Ici on retrouve le personnage de la jeune fille, elle nous rappelle Miira. Elle est pure, belle, angélique, jamais de mauvaise humeur, toujours bien habillée, pas d'âge, entre dix et vingt. le conservateur de musée qui ouvre sans cesse des yeux étonnés est un jeune garçon qui ne veut pas grandir mais qui endosse toutefois son costume d'adulte avec résilience et sans trop de maladresse. Pas d'âge entre trente et quarante. Il se heurte à l'inévitable personnage de la vieille femme acariâtre dont le bon fond ne dévoile que des appas rances. En conformité avec l'endroit. Déroutante. Pas d'âge, entre soixante-dix et quatre-vingt. Les personnages secondaires sont bien campés, un bon casting, un bon timing, comme d'habitude.

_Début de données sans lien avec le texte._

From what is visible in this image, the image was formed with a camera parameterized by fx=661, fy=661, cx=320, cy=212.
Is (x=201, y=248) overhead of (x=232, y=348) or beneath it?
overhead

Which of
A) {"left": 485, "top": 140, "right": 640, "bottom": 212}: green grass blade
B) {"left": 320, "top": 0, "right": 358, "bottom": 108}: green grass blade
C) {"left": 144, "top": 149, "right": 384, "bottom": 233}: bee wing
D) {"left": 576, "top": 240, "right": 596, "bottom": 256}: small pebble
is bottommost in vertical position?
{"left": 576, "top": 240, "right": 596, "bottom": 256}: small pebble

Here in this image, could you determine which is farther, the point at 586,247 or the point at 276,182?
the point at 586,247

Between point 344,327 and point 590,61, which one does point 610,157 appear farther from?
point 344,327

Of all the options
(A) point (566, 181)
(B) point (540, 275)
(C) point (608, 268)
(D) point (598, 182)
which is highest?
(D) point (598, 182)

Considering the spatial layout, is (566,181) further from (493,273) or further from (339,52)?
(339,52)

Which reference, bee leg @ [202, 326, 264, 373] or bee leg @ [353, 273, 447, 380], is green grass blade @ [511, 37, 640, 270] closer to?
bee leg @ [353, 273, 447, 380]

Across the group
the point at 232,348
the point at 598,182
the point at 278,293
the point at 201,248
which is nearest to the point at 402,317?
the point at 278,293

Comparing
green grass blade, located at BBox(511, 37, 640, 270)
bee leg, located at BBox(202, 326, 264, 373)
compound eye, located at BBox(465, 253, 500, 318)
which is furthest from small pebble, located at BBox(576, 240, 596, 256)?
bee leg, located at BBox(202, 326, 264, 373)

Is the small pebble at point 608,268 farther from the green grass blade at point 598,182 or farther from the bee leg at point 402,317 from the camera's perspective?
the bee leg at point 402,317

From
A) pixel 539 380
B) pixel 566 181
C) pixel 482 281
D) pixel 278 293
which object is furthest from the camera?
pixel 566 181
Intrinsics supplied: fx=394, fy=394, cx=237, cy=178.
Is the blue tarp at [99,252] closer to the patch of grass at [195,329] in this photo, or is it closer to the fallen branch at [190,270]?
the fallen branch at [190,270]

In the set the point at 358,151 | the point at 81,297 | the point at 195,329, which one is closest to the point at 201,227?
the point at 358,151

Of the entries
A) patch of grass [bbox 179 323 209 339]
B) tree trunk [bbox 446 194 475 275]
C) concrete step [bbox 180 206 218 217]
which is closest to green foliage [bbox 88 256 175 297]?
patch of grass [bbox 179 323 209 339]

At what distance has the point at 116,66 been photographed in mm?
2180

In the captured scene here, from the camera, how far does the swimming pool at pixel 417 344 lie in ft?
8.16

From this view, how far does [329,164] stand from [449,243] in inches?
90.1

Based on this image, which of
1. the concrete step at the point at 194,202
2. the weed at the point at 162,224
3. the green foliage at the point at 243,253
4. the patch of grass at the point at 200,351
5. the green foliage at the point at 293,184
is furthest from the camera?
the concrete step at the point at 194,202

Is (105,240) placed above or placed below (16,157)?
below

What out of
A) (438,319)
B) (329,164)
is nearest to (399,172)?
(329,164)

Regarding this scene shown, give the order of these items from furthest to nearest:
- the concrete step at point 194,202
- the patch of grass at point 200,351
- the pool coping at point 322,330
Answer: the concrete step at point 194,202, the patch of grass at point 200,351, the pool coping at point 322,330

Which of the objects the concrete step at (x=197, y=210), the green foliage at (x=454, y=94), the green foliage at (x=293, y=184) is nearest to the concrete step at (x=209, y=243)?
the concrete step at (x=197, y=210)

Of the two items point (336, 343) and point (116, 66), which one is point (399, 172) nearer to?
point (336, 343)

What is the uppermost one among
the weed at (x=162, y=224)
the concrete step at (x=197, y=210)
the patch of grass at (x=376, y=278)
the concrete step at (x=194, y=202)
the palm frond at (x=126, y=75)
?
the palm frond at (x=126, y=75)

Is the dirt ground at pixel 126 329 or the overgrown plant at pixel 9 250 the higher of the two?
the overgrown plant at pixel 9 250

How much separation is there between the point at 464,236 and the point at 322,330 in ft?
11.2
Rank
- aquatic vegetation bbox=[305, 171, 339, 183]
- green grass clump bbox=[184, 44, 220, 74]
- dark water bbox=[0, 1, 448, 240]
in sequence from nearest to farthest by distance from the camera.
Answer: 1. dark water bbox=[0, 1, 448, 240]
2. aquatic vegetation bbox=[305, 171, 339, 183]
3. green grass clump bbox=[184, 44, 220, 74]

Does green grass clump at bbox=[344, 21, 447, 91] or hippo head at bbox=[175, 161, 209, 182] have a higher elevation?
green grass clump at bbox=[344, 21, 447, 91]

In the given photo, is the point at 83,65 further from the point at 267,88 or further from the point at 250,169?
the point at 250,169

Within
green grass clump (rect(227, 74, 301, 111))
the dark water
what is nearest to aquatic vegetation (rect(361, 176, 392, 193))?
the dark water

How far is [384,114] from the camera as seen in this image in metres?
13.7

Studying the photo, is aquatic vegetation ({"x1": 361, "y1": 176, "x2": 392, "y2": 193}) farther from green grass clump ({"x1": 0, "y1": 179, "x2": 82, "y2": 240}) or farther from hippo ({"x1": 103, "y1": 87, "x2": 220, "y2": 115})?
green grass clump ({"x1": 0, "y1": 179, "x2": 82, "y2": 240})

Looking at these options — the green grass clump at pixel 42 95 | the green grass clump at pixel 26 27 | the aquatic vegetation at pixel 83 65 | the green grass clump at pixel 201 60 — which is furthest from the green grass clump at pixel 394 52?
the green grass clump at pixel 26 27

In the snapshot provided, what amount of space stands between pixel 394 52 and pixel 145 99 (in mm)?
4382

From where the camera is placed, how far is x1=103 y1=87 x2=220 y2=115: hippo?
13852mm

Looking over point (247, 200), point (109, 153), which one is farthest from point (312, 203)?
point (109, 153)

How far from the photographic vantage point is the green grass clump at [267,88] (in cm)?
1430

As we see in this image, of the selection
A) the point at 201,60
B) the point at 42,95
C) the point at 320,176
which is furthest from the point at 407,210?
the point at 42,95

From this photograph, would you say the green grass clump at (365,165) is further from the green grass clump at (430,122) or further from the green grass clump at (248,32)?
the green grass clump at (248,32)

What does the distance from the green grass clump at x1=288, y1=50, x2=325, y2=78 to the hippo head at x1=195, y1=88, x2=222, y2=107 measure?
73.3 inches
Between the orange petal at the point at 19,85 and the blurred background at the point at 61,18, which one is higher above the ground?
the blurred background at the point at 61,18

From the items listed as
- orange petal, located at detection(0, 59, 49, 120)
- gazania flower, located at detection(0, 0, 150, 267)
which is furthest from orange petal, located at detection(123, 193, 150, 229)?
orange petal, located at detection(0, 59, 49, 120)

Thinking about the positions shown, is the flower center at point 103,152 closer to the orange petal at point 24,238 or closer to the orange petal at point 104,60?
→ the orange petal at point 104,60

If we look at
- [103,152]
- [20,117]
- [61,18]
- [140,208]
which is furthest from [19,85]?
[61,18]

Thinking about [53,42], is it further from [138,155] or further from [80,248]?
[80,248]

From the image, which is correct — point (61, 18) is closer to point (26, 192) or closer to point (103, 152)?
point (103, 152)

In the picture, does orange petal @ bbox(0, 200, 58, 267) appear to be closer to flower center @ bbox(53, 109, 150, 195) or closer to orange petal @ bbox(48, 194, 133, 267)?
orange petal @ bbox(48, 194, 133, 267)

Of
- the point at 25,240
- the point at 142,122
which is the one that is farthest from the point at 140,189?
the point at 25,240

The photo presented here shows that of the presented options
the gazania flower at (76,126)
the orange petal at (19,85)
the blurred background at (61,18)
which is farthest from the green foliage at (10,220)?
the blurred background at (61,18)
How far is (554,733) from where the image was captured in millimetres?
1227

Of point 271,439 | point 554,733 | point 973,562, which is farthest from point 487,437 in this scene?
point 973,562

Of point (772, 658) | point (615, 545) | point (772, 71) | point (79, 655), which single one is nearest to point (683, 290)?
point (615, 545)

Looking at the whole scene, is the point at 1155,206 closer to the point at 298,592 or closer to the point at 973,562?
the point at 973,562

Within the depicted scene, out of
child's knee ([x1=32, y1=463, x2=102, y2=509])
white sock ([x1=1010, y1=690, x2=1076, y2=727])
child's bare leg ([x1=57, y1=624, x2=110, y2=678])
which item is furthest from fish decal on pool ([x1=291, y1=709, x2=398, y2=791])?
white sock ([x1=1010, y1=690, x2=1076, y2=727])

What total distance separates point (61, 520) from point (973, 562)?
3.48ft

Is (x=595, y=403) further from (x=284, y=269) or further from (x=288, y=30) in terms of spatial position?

L'histoire se passe où ? Mystère. Au Japon ou bien n'importe où. le factuel n'est pas la tasse de saké de Yôko. Elle s'attache plus aux détails qu'aux événements de ce monde. Elle en fait des bourgeons, elle les cultive avec nostalgie et tendresse, parfois  noirceur, elle examine chaque millimètre avec simplicité, discrétion, subtilité, densité, c'est long, c'est long, surtout vers le début. C'est son style. Cela se lit par petites goulées, le temps de reprendre son souffle, de goûter à la joie de vivre, de profiter de la vue, du soleil. Lire Ogawa étourdit. le réel se mêle à l'irréel dans un ballet étrange voire surnaturel. le mot le plus juste serait envoûtant, limite hypnotique. L'auteur nous parle sans rien nous dire. C'est très nippon. Tout en retenue, en pudeur. Tout semble exprimé durant les premières pages mais le lecteur est happé, il restera jusqu'au bout. N'est-ce pas cela que l'on demande à un livre ?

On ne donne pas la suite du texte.